MATERIAL FOR THIS EXERCISE:
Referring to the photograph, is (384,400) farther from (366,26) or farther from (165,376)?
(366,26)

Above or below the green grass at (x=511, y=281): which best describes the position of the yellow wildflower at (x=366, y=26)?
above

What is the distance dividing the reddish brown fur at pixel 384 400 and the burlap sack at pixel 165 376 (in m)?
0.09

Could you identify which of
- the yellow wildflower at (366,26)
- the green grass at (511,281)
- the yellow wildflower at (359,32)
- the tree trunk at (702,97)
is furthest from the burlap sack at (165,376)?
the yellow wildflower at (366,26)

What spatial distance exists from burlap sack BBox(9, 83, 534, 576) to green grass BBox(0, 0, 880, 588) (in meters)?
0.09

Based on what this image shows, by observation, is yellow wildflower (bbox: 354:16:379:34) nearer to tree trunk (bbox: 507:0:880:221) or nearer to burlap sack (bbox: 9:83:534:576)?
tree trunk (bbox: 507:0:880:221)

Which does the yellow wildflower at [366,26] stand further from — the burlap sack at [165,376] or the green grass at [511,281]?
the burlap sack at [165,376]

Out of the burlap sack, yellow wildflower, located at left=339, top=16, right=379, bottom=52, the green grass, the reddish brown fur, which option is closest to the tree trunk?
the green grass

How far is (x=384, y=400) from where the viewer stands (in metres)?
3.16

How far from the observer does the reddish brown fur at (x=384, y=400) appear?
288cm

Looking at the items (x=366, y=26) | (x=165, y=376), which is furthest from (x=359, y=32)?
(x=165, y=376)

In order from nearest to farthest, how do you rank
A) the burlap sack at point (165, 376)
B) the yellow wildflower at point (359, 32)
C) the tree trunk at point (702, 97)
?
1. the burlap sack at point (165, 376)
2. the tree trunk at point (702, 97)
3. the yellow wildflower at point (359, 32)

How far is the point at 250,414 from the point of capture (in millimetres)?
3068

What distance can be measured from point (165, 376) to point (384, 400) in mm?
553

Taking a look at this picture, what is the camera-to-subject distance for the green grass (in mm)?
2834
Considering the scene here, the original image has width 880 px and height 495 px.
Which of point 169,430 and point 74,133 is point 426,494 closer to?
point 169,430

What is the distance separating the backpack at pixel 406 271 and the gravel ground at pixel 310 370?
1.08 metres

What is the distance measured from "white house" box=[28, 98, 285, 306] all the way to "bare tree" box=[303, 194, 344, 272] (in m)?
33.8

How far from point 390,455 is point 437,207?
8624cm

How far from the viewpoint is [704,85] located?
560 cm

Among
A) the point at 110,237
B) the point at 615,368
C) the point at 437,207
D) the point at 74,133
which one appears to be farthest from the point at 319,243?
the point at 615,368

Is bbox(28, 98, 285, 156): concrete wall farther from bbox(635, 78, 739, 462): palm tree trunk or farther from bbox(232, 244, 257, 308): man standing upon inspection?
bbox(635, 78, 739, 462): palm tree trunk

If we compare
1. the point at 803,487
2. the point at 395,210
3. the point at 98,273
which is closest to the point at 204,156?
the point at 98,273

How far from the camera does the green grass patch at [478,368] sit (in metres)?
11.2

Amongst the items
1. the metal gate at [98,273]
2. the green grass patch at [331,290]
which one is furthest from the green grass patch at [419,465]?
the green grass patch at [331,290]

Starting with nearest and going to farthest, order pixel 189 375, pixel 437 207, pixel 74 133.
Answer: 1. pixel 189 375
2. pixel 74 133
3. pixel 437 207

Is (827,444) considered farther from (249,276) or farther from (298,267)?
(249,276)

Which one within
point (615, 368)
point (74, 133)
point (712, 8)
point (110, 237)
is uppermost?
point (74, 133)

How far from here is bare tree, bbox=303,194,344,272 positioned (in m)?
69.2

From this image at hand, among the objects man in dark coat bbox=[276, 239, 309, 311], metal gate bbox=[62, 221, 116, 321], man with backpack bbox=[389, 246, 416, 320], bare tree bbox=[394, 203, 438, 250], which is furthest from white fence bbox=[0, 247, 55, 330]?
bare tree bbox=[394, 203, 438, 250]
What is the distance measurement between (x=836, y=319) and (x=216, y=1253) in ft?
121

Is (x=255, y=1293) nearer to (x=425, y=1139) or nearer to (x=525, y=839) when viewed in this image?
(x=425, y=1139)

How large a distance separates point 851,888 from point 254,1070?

OBJECTIVE: Return all the data above once more, precisely as given.

WRITTEN RESPONSE:
Referring to the photograph, is (384,400) farther from (366,26) or farther from (165,376)?
(366,26)

Above or below the green grass at (x=511, y=281): which best describes the position of the yellow wildflower at (x=366, y=26)?
above

What is the distance dividing the reddish brown fur at pixel 384 400 and the burlap sack at pixel 165 376 (in m)?
0.09

Could you identify which of
- the yellow wildflower at (366,26)
- the green grass at (511,281)
- the yellow wildflower at (359,32)
- the tree trunk at (702,97)
is furthest from the burlap sack at (165,376)?
the yellow wildflower at (366,26)

What spatial distance exists from burlap sack BBox(9, 83, 534, 576) to green grass BBox(0, 0, 880, 588) (in meters)?
0.09

Based on what this image shows, by observation, is yellow wildflower (bbox: 354:16:379:34) nearer to tree trunk (bbox: 507:0:880:221) or nearer to burlap sack (bbox: 9:83:534:576)?
tree trunk (bbox: 507:0:880:221)

Which does the yellow wildflower at [366,26] stand further from — the burlap sack at [165,376] or the green grass at [511,281]?
the burlap sack at [165,376]

Out of the burlap sack, yellow wildflower, located at left=339, top=16, right=379, bottom=52, the green grass, the reddish brown fur, which option is closest to the tree trunk?
the green grass

How far is (x=384, y=400) from where the viewer stands (in metres)?
3.16

How far from the observer does the reddish brown fur at (x=384, y=400) appear?
288cm

Looking at the items (x=366, y=26) | (x=165, y=376), which is furthest from (x=359, y=32)?
(x=165, y=376)

In order from nearest to farthest, how do you rank
A) the burlap sack at point (165, 376)
B) the yellow wildflower at point (359, 32)
C) the tree trunk at point (702, 97)
?
1. the burlap sack at point (165, 376)
2. the tree trunk at point (702, 97)
3. the yellow wildflower at point (359, 32)

How far is the point at 250,414 from the point of capture (in millimetres)?
3068

What distance can be measured from point (165, 376) to point (384, 400) in mm?
553

Taking a look at this picture, what is the camera-to-subject distance for the green grass (in mm)?
2834
Considering the scene here, the original image has width 880 px and height 495 px.
Which of point 169,430 and point 74,133 is point 426,494 closer to?
point 169,430

What is the distance separating the backpack at pixel 406 271 and the gravel ground at pixel 310 370?
1.08 metres

What is the distance measured from "white house" box=[28, 98, 285, 306] all the way to "bare tree" box=[303, 194, 344, 272] (in m)?
33.8

How far from point 390,455 is point 437,207?
8624cm

How far from the viewpoint is [704,85] located?
560 cm

Among
A) the point at 110,237
B) the point at 615,368
C) the point at 437,207
D) the point at 74,133
which one appears to be farthest from the point at 319,243?
the point at 615,368

Is bbox(28, 98, 285, 156): concrete wall farther from bbox(635, 78, 739, 462): palm tree trunk or farther from bbox(232, 244, 257, 308): man standing upon inspection?
bbox(635, 78, 739, 462): palm tree trunk

If we compare
1. the point at 803,487
2. the point at 395,210
3. the point at 98,273
which is closest to the point at 204,156?
the point at 98,273

How far from the camera does the green grass patch at [478,368] sit (in metres)?
11.2

Amongst the items
1. the metal gate at [98,273]
2. the green grass patch at [331,290]
which one is furthest from the green grass patch at [419,465]?
the green grass patch at [331,290]

Starting with nearest and going to farthest, order pixel 189 375, pixel 437 207, pixel 74 133.
Answer: 1. pixel 189 375
2. pixel 74 133
3. pixel 437 207

Is (827,444) considered farther from (249,276) or farther from (298,267)?
(249,276)

Which one within
point (615, 368)
point (74, 133)
point (712, 8)
point (110, 237)
is uppermost?
point (74, 133)

How far from here is bare tree, bbox=303,194,344,272 positioned (in m)?
69.2

From this image at hand, among the objects man in dark coat bbox=[276, 239, 309, 311], metal gate bbox=[62, 221, 116, 321], man with backpack bbox=[389, 246, 416, 320], bare tree bbox=[394, 203, 438, 250], which is furthest from white fence bbox=[0, 247, 55, 330]?
bare tree bbox=[394, 203, 438, 250]
What is the distance measurement between (x=836, y=319) and (x=216, y=1253) in ft?
121

Is (x=255, y=1293) nearer to (x=425, y=1139) or nearer to (x=525, y=839) when viewed in this image?
(x=425, y=1139)

How large a distance separates point 851,888 from point 254,1070?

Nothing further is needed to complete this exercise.